> [Extracted page text data]
■ ■ ■ ■ ■ ■ ■

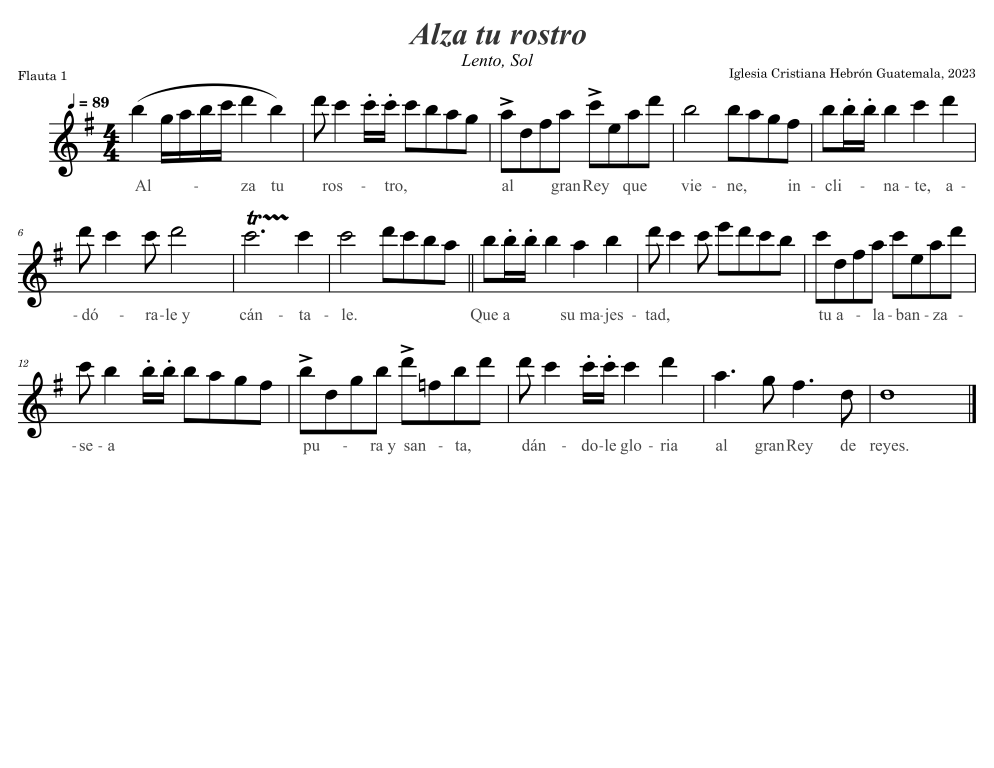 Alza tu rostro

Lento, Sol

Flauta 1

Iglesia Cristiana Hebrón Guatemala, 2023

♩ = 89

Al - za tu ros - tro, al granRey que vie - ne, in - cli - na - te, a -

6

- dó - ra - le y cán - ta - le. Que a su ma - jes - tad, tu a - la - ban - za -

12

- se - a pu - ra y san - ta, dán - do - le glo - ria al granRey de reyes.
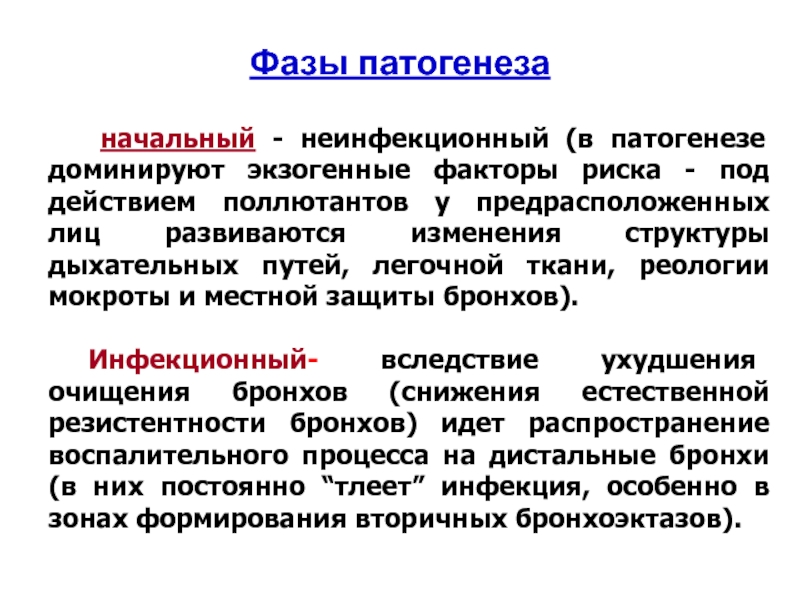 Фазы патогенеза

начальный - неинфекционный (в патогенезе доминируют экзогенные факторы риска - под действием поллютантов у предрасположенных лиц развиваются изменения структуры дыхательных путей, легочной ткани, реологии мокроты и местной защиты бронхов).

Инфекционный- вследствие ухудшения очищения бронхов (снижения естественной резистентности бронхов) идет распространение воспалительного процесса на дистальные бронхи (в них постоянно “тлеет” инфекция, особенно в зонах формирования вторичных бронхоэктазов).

■ ■ ■ ■ ■ ■ ■

> [Task statement]
Without copying any picture, write out the entries exactly.

> [Output of the task]
 Alza tu rostro

Lento, Sol

Flauta 1

Iglesia Cristiana Hebrón Guatemala, 2023

♩ = 89

Al - za tu ros - tro, al granRey que vie - ne, in - cli - na - te, a -

6

- dó - ra - le y cán - ta - le. Que a su ma - jes - tad, tu a - la - ban - za -

12

- se - a pu - ra y san - ta, dán - do - le glo - ria al granRey de reyes.
 Фазы патогенеза

начальный - неинфекционный (в патогенезе доминируют экзогенные факторы риска - под действием поллютантов у предрасположенных лиц развиваются изменения структуры дыхательных путей, легочной ткани, реологии мокроты и местной защиты бронхов).

Инфекционный- вследствие ухудшения очищения бронхов (снижения естественной резистентности бронхов) идет распространение воспалительного процесса на дистальные бронхи (в них постоянно “тлеет” инфекция, особенно в зонах формирования вторичных бронхоэктазов).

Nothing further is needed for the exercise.